◆ **Page excerpt**
Frasnian–Famennian magnetic susceptibility and δ13Ccarb stratigraphies for six globally distributed sections. H-32, CG-1, Sinsin proxy records, and H-32 and CG-1 biostratigraphy were constructed in the framework of this study. The conodont biostratigraphy for the Sinsin section is from Sandberg et al.58. Section C (western Canada) magnetic susceptibility and biostratigraphy come from Whalen and Day18 and the δ13Ccarb data from Whalen et al.17. High-resolution δ13C data from Kowala are from De Vleeschouwer et al.16, whereas the low-resolution δ13C data and biostratigraphy come from Joachimski et al.19. Fuhe magnetic susceptibility data and high-resolution carbon isotope data are from Whalen et al.3, low-resolution carbon isotope data are from Chen et al.20, and biostratigraphy is from Chen et al.21. Throughout the figure, carbon isotope records in dark gray are δ13Ccarb and records in light gray are δ13Corg. The Late Devonian paleogeographic map comes from De Vleeschouwer et al.34 and is inspired on reconstructions by Blakey67. Fam. Famennian, h.-j. hassi-jamieae, U. upper, linguif. linguiformis, subp. subperlobata, triang. triangularis, del. platys delicatula platys

Results

Six globally distributed Frasnian–Famennian sections

The six globally distributed F–F sections considered in this study are located in Poland (Kowala section), western Canada (Section C), Iowa (H-32 and CG-1 drill core), Belgium (Sinsin section), and South China (Fuhe section). The H-32, CG-1, and Sinsin proxy records were constructed in the framework of this study, whereas data from Section C17,18, Kowala16,19, and Fuhe3,20,21 have been previously published (for details see Fig. 1 caption). All six sections were deposited in a tropical setting, albeit in different parts of the Panthalassic, Rheic and Paleo-Tethys Oceans (Fig. 1). We selected sections that were deposited in basin-to-slope deep-water environments, so to maximize stratigraphic continuity. The CG-1 drill core is the exception to this rule, as it constitutes the shelf-margin time-equivalent section of deep-water section H-32.

◆ **Excerpted records**
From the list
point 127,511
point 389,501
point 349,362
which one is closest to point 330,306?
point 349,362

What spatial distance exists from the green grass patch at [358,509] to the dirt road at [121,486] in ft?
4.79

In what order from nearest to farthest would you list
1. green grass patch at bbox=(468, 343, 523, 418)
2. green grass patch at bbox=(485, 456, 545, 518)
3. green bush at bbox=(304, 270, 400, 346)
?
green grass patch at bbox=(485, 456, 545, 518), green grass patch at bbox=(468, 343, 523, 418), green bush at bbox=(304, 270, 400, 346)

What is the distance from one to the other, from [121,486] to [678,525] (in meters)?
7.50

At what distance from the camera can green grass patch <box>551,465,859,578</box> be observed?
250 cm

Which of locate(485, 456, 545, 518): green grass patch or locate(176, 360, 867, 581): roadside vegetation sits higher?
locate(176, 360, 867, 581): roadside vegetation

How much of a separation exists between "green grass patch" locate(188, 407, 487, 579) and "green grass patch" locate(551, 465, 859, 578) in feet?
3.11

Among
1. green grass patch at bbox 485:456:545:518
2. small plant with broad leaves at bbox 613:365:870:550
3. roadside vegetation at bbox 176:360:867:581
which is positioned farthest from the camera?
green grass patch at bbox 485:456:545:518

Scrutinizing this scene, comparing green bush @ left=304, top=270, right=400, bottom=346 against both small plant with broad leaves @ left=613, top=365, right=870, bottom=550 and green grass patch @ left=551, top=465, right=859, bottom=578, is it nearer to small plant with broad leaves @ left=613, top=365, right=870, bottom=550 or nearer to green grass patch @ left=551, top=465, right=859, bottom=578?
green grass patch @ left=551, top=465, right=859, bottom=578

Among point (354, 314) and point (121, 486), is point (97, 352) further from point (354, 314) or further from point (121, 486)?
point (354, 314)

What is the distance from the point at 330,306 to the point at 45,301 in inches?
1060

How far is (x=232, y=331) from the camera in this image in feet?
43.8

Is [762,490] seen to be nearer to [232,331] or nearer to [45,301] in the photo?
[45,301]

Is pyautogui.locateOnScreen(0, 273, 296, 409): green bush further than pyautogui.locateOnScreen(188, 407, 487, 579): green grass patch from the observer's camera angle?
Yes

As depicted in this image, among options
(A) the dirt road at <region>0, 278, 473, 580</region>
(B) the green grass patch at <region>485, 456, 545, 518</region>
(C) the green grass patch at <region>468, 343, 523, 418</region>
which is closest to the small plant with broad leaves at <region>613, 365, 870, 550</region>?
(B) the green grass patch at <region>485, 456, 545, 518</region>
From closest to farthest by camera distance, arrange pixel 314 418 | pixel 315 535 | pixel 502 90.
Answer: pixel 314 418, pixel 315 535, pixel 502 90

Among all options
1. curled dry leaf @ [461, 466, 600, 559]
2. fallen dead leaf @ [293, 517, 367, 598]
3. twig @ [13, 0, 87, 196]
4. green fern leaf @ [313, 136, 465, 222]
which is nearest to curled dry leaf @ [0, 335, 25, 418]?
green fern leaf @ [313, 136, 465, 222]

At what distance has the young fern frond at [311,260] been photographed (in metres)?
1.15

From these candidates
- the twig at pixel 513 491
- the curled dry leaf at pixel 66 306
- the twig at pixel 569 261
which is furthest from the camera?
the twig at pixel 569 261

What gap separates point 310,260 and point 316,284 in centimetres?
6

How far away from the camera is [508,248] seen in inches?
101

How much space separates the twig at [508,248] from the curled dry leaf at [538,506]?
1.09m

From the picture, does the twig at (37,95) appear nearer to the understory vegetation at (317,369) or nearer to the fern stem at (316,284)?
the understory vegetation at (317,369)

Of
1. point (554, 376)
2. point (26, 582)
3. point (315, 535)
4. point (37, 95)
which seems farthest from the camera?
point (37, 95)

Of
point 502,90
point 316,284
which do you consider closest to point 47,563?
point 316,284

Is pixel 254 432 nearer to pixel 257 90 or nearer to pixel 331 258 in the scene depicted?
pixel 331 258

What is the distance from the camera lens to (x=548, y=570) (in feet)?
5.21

◆ **Exercise tasks**
1 – Translate this sentence from the Devonian sections excerpt into Spanish: "We selected sections that were deposited in basin-to-slope deep-water environments, so to maximize stratigraphic continuity."
2 – Reproduce the Devonian sections excerpt word for word, everything from "The six globally" down to "deep-water section H-32.".
3 – Answer these questions using the Devonian sections excerpt.
(a) In which region is the Fuhe section located?
(b) Who provided the conodont biostratigraphy for the Sinsin section?
(c) What shade marks the δ13Corg records in the figure?
None of this work uses the lines.

◆ **Solved problems**
1 – Seleccionamos secciones que se depositaron en ambientes de aguas profundas de cuenca a talud, con el fin de maximizar la continuidad estratigráfica.

2 –
The six globally distributed F–F sections considered in this study are located in Poland (Kowala section), western Canada (Section C), Iowa (H-32 and CG-1 drill core), Belgium (Sinsin section), and South China (Fuhe section). The H-32, CG-1, and Sinsin proxy records were constructed in the framework of this study, whereas data from Section C17,18, Kowala16,19, and Fuhe3,20,21 have been previously published (for details see Fig. 1 caption). All six sections were deposited in a tropical setting, albeit in different parts of the Panthalassic, Rheic and Paleo-Tethys Oceans (Fig. 1). We selected sections that were deposited in basin-to-slope deep-water environments, so to maximize stratigraphic continuity. The CG-1 drill core is the exception to this rule, as it constitutes the shelf-margin time-equivalent section of deep-water section H-32.

3 –
(a) South China
(b) Sandberg et al.
(c) Light gray